No More University for Me
why I stopped believing in traditional post-secondary education
Both my Grandpa and my Dad didn't finish their university degrees. My Mom took some college courses, but didn't go for a degree. There was a lot of (internal) pressure for me go to university, to get a degree, and to do something big with my life.
So I got a degree -- I even declared a major (after spending the first two years undeclared, which made a lot more sense to me ... but again, the pressure). And then I wasn't sure what I wanted to do after university. I took a year off and was asked "What about teaching?" So I got another degree, and then I applied to the teaching program. I was 3/4 of the way finished my Bachelor of Education degree ...
And then my Grandpa passed away. And I took another year off -- to grieve, but also to figure out my life. Who am I? What do I want out of life? My Grandpa's opinion meant everything to me, and I know not finishing my path towards teaching would've disappointed him ... but it just didn't feel right anymore.
2020 has been a year of clarity for me, and I think for a lot of people. My Grandpa's philosophy in life was to always continue learning, a philosophy he instilled in his sons and in me. I think teaching seemed like the obvious fit at the time, to be in an environment FILLED with learning. Like I said though, after Grandpa passed, it just didn't feel the same -- something was off.
A couple months before he passed though, I discovered coaching as a career -- not coaching like sports, but rather coaching as in similar to (but not the same as) counseling or mentoring. A coach is someone who guides their clients from point A (the present) to point B (the future), helping them follow their greatest dreams and aspirations. Coaches live a life dedicated to personal development -- their clients' and their own. This was perfect! I had no idea a career -- a LIFESTYLE! -- like this existed.
So, through my research about coaching and what it entailed, through my own unique personal development and self-discovery journey this year, I realized that university and college -- traditional education -- was never the right fit for me. Sure, I did okay in school (I even got straight A marks in certain subjects), but I don't think I'll ever have the desire to go back now. I love learning on MY terms, learning about topics that I'm interested in versus being told what to learn in order to receive a piece of paper. I also love learning in a way that doesn't get discouraged by assignments and grades.
I'm currently going through a life coaching certification program, because I am passionate about becoming the best coach I can be, because the course and the trainers are wonderful and heart-centred ... and because it's only 6 months long. I don't plan to do any sort of training that takes me more than a year (if that), and I will only choose institutions/teachers who are more focused on the value of the learning, not the value of grades. To me, this type of education is a great investment. (Plus, less money spent on textbooks -- why are those things so expensive?)

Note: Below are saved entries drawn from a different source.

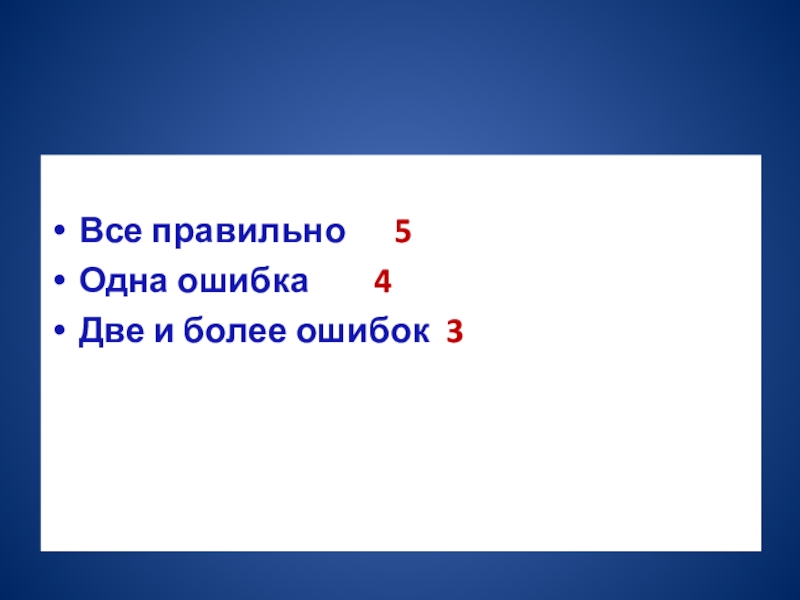 • Все правильно 5
• Одна ошибка 4
• Две и более ошибок 3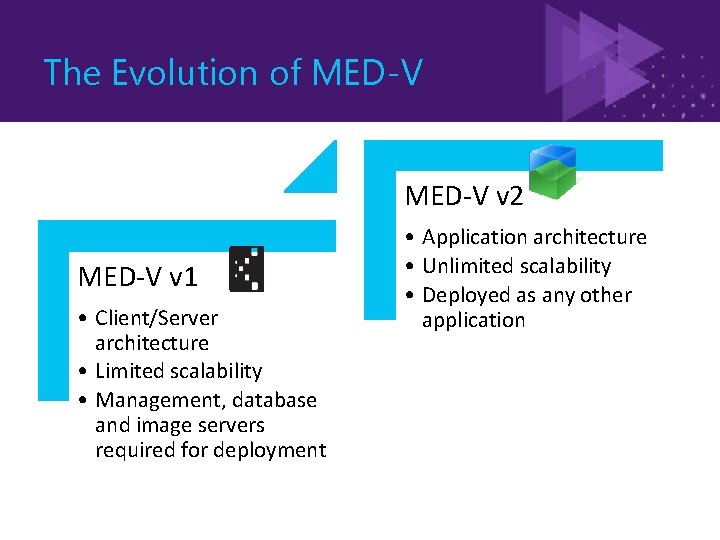 The Evolution of MED-V

MED-V v1

• Client/Server architecture
• Limited scalability
• Management, database and image servers required for deployment

MED-V v2

• Application architecture
• Unlimited scalability
• Deployed as any other application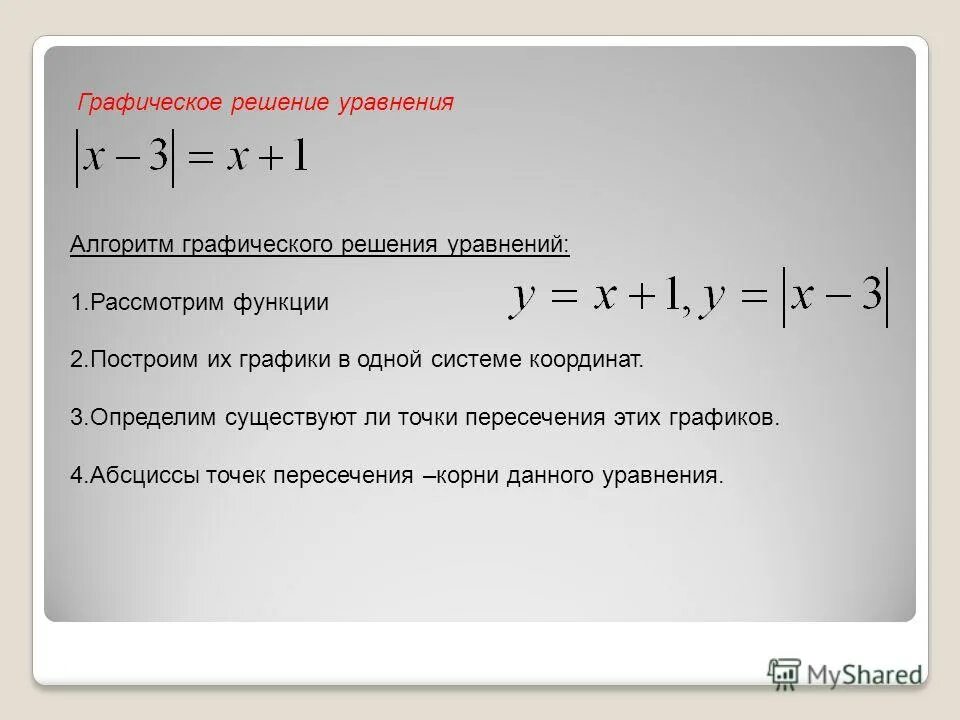 Графическое решение уравнения

$|x-3| = x+1$

Алгоритм графического решения уравнений:

1.Рассмотрим функции $y = x+1, y = |x-3|$

2.Построим их графики в одной системе координат.

3.Определим существуют ли точки пересечения этих графиков.

4.Абсциссы точек пересечения –корни данного уравнения.

MyShared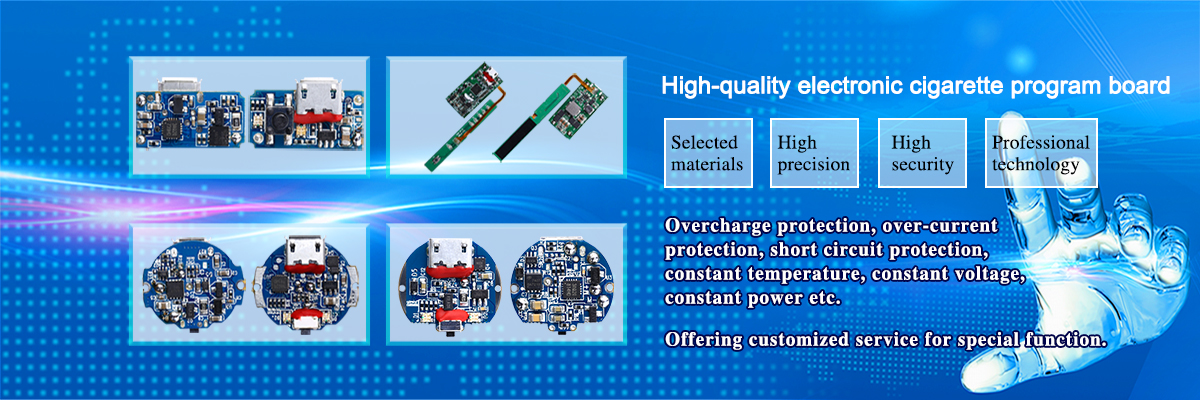 High-quality electronic cigarette program board

Selected materials

High precision

High security

Professional technology

Overcharge protection, over-current protection, short circuit protection, constant temperature, constant voltage, constant power etc.

Offering customized service for special function.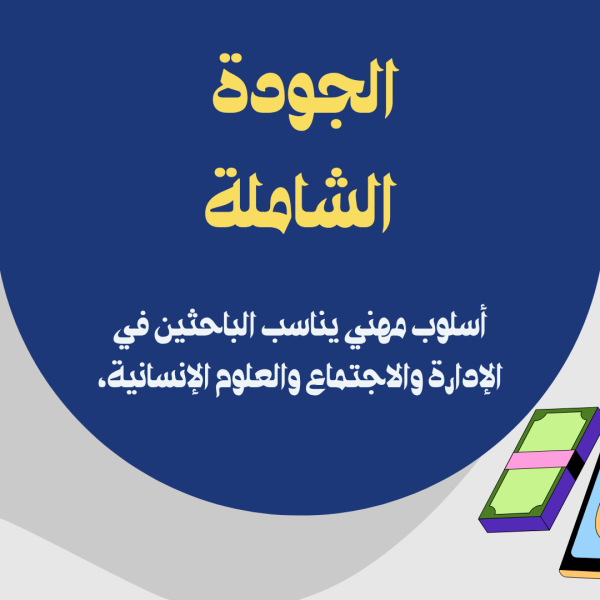 الجودة الشاملة

أسلوب مهني يناسب الباحثين في الإدارة والاجتماع والعلوم الإنسانية.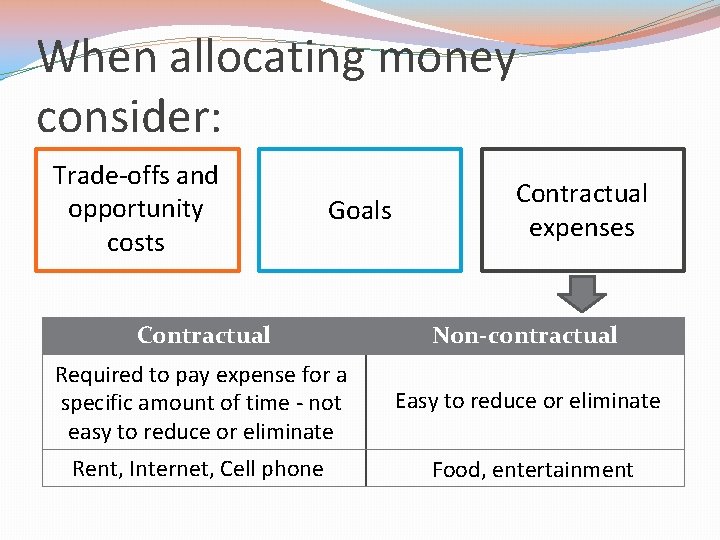 When allocating money consider:

Trade-offs and opportunity costs

Goals

Contractual expenses

| Contractual | Non-contractual |
|---|---|
| Required to pay expense for a specific amount of time - not easy to reduce or eliminate | Easy to reduce or eliminate |
| Rent, Internet, Cell phone | Food, entertainment |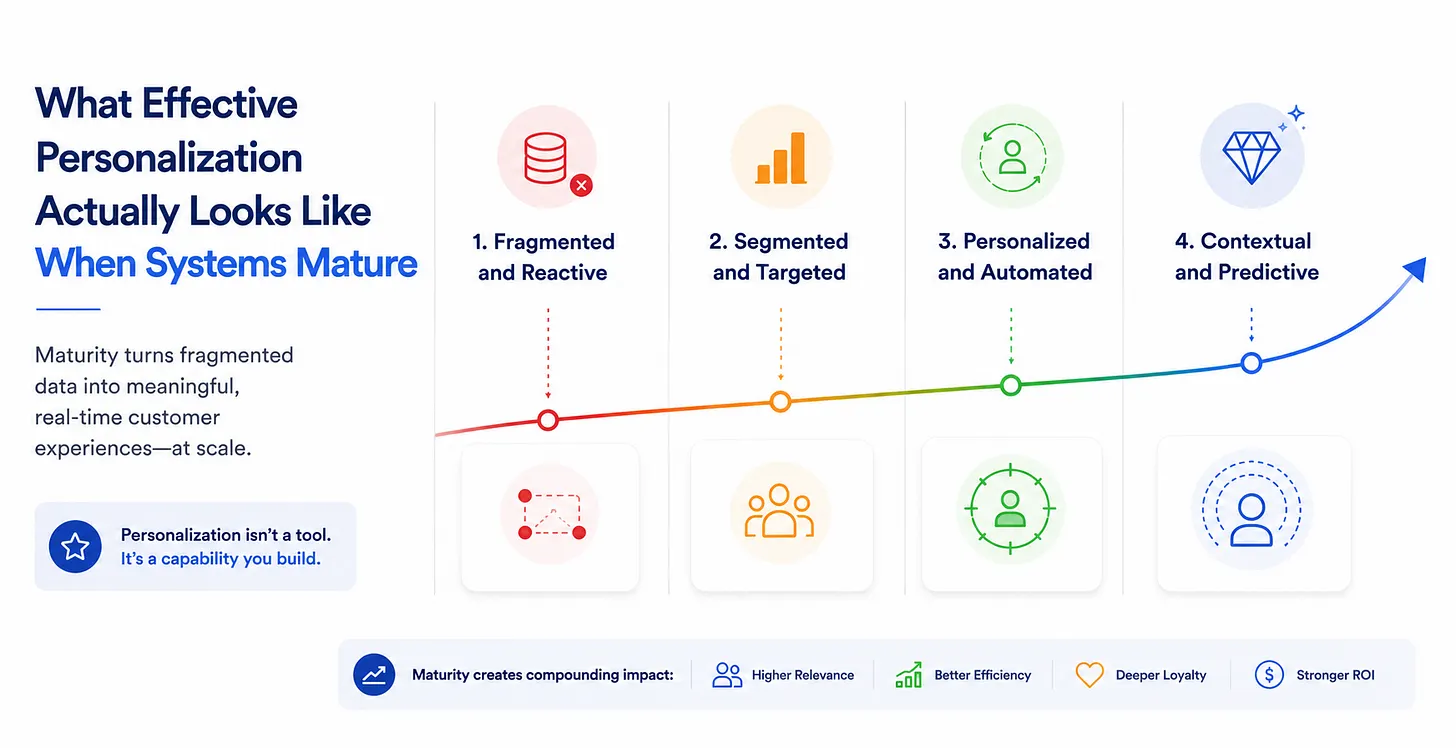 What Effective Personalization Actually Looks Like When Systems Mature

Maturity turns fragmented data into meaningful, real-time customer experiences—at scale.

Personalization isn't a tool. It's a capability you build.

1. Fragmented and Reactive

2. Segmented and Targeted

3. Personalized and Automated

4. Contextual and Predictive

Maturity creates compounding impact: Higher Relevance Better Efficiency Deeper Loyalty Stronger ROI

Let me assure you: I am NOT saying universities are terrible and that YOU shouldn't invest! I have some wonderful, valuable memories from my many years of education, and I was able to broaden my mind so much (taking classes that taught me about religions of the East, multiple Psychology courses, and even one about political ideologies). I cherish ALL of my educational experience, because it has led me to who I am today. So, if this type of post-secondary education is right for you, that is AWESOME! But what I learned this year is that education isn't just from K-12 and a few years beyond; learning is for life. And life is short, so why not learn YOUR way?